That world is upon us—we can either hide from it or rise to the challenge. The truly amazing thing about the yard, and what makes this my dream job and my life's passion, is that of anybody out there we are at least equally situated to meet that challenge. We have 300 acres on the Brooklyn waterfront between Dumbo and Williamsburg, and we're a nonprofit. We're an amazing combination of being right in the middle of it, but a mission-driven nonprofit. I see our role as embracing all of that, but then challenging the innovation and the innovators, and doing the hard work ourselves, to make sure it's inclusive and not exclusive.

What do think is going to be one of the biggest challenges to innovation in cities that we'll see in the future? What will be the big roadblock in the next 10-20 years?
I see three. One: Innovation is, I fear, not going to move fast enough, because of regulatory hurdles and complexities.

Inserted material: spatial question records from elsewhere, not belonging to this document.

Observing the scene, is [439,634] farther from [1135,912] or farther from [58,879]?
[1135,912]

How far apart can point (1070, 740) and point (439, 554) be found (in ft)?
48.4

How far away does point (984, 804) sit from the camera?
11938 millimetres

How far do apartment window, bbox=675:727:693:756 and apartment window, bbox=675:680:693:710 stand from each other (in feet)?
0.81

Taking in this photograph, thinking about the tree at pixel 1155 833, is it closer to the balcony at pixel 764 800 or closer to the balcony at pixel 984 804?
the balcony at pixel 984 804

So I think there's lots of reasons to fear that the opportunity it'll come too slowly… and that it's going to continue to tax the infrastructure of cities.

The second: As the system gets stressed, we'll see the dynamic you talked about in Silicon Valley. That potential technology and innovation have to pull apart a city's economy in two poles of the city's economy is scary to me, honestly. I think something we, the collective we—I have a nine year old son who is very happy to tell me how my generation screwed it up for his generation and his generation's going to have to fix it—I think this is another example where if we collectively don't fix it… I worry about the city, any city, 20 or 30 years from now. I've really grappled with both sides of it.

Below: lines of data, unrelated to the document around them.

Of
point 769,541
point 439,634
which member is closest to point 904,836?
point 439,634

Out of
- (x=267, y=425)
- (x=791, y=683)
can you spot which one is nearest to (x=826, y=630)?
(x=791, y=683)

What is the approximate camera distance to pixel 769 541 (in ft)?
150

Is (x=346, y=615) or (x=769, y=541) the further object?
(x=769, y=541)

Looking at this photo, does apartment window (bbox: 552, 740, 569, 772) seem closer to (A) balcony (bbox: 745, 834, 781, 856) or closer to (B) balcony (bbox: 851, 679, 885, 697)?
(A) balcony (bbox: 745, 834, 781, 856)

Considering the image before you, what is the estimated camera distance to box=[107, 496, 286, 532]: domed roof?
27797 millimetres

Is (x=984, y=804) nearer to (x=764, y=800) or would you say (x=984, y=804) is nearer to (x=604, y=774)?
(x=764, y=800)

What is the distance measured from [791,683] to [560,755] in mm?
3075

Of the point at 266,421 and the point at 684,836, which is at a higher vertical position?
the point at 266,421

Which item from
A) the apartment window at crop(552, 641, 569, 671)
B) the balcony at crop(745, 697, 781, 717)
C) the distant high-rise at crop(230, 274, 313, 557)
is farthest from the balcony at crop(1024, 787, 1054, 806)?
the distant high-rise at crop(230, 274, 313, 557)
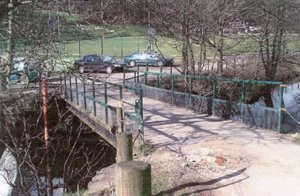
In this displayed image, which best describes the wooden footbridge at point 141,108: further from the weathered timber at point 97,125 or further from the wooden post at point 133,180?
the wooden post at point 133,180

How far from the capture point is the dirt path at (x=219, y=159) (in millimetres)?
8484

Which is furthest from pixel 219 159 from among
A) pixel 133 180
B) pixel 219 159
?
pixel 133 180

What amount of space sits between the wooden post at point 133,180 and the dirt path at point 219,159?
20.0 feet

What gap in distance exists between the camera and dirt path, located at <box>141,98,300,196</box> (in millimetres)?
8484

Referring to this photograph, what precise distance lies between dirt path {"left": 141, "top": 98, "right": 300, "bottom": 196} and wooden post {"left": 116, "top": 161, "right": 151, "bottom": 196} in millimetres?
6111

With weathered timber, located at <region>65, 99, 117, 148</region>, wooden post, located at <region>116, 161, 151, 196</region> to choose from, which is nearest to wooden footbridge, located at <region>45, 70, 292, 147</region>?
weathered timber, located at <region>65, 99, 117, 148</region>

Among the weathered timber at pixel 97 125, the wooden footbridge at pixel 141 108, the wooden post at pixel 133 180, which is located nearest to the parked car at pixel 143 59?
the wooden footbridge at pixel 141 108

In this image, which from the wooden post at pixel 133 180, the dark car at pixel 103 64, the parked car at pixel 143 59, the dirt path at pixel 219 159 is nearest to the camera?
the wooden post at pixel 133 180

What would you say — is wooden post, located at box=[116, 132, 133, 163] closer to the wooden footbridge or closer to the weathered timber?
the wooden footbridge

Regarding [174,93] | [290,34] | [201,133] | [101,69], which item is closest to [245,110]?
[201,133]

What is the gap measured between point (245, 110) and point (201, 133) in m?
2.05

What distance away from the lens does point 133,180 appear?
2.17 m

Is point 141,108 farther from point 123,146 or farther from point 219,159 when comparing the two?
point 123,146

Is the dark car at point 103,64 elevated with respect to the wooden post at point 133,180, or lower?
lower
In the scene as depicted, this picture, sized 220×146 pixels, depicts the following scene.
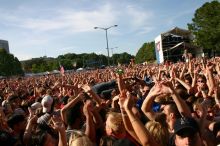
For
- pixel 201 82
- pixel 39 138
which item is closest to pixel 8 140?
pixel 39 138

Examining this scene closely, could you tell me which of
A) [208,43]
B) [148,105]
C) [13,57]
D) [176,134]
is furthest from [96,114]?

Third—and this isn't just because I'm a little bit of a luddite—I used to have a lot more conversations on the subway than I do now, or with cab drivers. It's phones, I blame the phones. It's stripping the city of something very fundamental about what cities are. Cities aren't collections of people or infrastructure. Cities are public spaces, fundamentally. Differentiate these from suburbs or rural areas one hundred percent. There are streets that people walk on and see people who are not like them. If everybody's looking down at their phone, they're not going to see the people around them. I think there's a lot of compelling, interesting smart city technology out there. I think some of it will just draw is farther into our phones or devices and away from the public commons. Since Socrates' time, the public commons has been recognized as the cornerstone of a democracy. I don't think you can entirely ditch that. What are you excited to do in the immediate future?
Here are the yard, we're at the cusp of a huge transition. We've been growing steadily for the last 20 years or so, adding a couple hundred jobs every year or so, and that's wonderful and paved the way to our success. But in the next three years we're gonna add more than 10,000 jobs more to the yard. What I'm excited about is returning the Navy Yard and what it stands for to a place with purpose. Returning us to a real employment center to rival others in the city.

Ten thousand jobs would be huge.
That's 10,000 more jobs, adding to the seven thousand here now. There's a lot of changes that've been talked about, but in the next few years it'll become very real. Physical buildings that are completed and open and more workers getting on our buses every day. That's going to make us pop in a way and kind of make it all very tangible what the vision of the place really is.